Welcome to Positive Progress Counseling Associates, Inc
If this is your first experience with therapy, you might feel a bit nervous or apprehensive. This is normal! Beginning therapy means different things to different people, but it’s often an act of courage, hope, self-care, and self-determination.
You may have questions. Perhaps you’ve heard or believe some of the myths about therapy or counseling, such as “It means something is wrong with you,” or, “Just don’t think about ____ and you’ll be fine,” or, “Just get over it already!” Know that nothing is “wrong” with you and avoiding problems usually makes them bigger over time. We all benefit from having someone to share our feelings with to help us make sense of life.
You have made an important choice for yourself—stepping into the process of exploring what is stressful, painful, or upsetting. In our sessions you will have a private space to think out loud and make connections between your past, present, and important relationships.
Therapy is a process that allows you the freedom and privacy to discuss issues that are often painful or difficult to discuss with loved ones. In the process of our work together, you can begin to feel more at home within yourself and within your relationships.
You might wonder what happens during sessions. You may question how talking about your feelings could help, or if you will ever feel comfortable sharing your true thoughts with someone else. You might worry that we will judge your choices, or maybe you think you don’t have anything to talk about. These are understandable concerns.

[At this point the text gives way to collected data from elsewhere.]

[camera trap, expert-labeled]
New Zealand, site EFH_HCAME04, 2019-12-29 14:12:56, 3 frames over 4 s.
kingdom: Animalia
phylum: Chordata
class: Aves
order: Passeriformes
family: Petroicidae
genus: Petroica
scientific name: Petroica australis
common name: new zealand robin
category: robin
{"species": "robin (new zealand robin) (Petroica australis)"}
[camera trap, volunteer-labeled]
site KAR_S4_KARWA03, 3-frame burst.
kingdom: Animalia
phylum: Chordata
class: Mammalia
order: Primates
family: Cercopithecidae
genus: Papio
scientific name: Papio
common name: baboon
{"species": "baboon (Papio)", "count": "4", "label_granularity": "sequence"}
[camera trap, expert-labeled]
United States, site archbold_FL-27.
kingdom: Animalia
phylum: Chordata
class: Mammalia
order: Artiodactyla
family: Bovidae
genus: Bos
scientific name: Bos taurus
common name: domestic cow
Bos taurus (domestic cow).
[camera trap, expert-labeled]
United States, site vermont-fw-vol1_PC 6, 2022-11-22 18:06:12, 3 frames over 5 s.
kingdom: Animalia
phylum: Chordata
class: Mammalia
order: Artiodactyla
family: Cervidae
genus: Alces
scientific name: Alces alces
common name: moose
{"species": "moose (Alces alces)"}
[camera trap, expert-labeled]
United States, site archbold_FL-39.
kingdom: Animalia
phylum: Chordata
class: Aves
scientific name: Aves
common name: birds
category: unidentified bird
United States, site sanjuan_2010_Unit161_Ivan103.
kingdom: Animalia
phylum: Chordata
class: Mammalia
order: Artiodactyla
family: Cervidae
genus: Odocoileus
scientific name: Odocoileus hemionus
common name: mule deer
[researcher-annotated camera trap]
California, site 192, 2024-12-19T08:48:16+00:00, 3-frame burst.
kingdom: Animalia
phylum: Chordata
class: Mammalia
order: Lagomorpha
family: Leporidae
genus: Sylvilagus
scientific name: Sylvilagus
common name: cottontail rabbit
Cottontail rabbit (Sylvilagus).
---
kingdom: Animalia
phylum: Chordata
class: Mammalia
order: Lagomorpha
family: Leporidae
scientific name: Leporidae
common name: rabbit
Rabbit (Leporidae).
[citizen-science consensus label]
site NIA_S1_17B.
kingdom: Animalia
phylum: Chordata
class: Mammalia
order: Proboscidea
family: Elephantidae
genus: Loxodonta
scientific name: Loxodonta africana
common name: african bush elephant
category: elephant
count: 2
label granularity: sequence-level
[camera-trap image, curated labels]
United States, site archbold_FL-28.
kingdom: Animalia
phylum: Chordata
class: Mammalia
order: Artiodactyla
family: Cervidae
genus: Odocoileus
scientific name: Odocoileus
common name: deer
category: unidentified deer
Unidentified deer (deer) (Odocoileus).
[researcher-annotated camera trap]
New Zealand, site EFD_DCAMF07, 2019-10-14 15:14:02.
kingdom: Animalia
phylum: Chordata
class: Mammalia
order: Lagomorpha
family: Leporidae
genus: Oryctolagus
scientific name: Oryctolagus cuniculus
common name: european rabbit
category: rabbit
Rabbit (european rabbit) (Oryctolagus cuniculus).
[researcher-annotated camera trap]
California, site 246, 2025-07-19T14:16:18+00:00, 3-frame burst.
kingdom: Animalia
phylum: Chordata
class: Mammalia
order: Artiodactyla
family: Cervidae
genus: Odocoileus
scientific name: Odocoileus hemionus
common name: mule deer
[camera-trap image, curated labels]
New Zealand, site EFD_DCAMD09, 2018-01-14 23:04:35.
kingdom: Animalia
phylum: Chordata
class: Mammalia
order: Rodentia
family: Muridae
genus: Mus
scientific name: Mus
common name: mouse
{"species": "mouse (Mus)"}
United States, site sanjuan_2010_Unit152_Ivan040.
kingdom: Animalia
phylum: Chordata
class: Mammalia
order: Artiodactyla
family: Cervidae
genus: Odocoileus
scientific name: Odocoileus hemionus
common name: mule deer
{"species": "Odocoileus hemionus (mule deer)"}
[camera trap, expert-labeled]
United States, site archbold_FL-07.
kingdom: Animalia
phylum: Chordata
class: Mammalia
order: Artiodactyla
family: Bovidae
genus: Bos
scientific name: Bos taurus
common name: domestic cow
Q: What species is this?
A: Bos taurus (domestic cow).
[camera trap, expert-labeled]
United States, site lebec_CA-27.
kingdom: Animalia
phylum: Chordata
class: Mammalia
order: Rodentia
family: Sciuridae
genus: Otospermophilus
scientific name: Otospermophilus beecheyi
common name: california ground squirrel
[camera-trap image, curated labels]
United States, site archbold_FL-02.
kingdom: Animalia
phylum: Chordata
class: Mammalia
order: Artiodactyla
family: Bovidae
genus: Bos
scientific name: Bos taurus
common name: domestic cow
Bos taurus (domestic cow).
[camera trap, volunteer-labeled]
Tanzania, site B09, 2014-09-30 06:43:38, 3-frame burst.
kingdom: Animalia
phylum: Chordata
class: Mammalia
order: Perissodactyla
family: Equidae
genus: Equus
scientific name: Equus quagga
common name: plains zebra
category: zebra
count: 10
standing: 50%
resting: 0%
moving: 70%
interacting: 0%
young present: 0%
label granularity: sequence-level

We will help you take therapy at the right pace for you. We will build a relationship, and we will support you as we get to know you. We are not here to judge, but to help you make sense of your experiences. You will leave sessions feeling that you have made great strides and sometimes you will worry progress isn’t coming quickly enough. We will be your partner on this journey.
If you are returning to therapy, this marks an important step. You may feel like you know what you need out of therapy. You understand what it’s like to work with a therapist, and you may have both positive and negative experiences with therapy. We would like to hear what therapy was like for you. We are ready to continue what you have found useful and repair what wasn’t helpful.
You can ask any question and tell us anything that’s on your mind. You can expect us to be kind to you and listen to your perspectives. The first step is to create a trusting environment. We are happy you have made the decision to work with us.
The following are a few suggestions to help make your therapy experience most effective.
1. Before your scheduled appointments, consider writing down questions, topics, or issues you would like to focus on in each session.
2. Communicate your expectations to us so we work together as a team toward your goals.
3. Provide ongoing feedback to us so we know how you are doing (i.e., “I want to focus on managing my anger more,” or “I enjoy relaxation exercises”).
4. If you want to increase or decrease the frequency of your sessions, or end therapy, please communicate that to us.
5. If you want to bring a spouse/partner, relative, or friend in with you for your session to work on interpersonal issues, feel free to do so. Please discuss it with us prior to their arrival.
6. If you have another professional involved in your care (e.g., family physician, psychiatrist, chiropractor, etc.), we would be happy to coordinate with them. It is generally not advisable to have more than one mental health counselor or therapist involved in your treatment, at one time.
7. Make a commitment to yourself to remain in therapy and attend regular sessions, for as long as you feel necessary. If you wait until you have a crisis, it will be more difficult to build long lasting coping skills.
8. If for any reason you would like to see a different therapist, please let us know. We can provide you with names of other therapists we would recommend to meet your needs.
9. If you experience thoughts of harming yourself or someone else, please tell us. It’s our responsibility to work with you to assess these thoughts and to develop a plan with you to maintain your safety. Please tell us if anyone is harming you so we can also work together on a plan to keep you safe.
We look forward to working with you!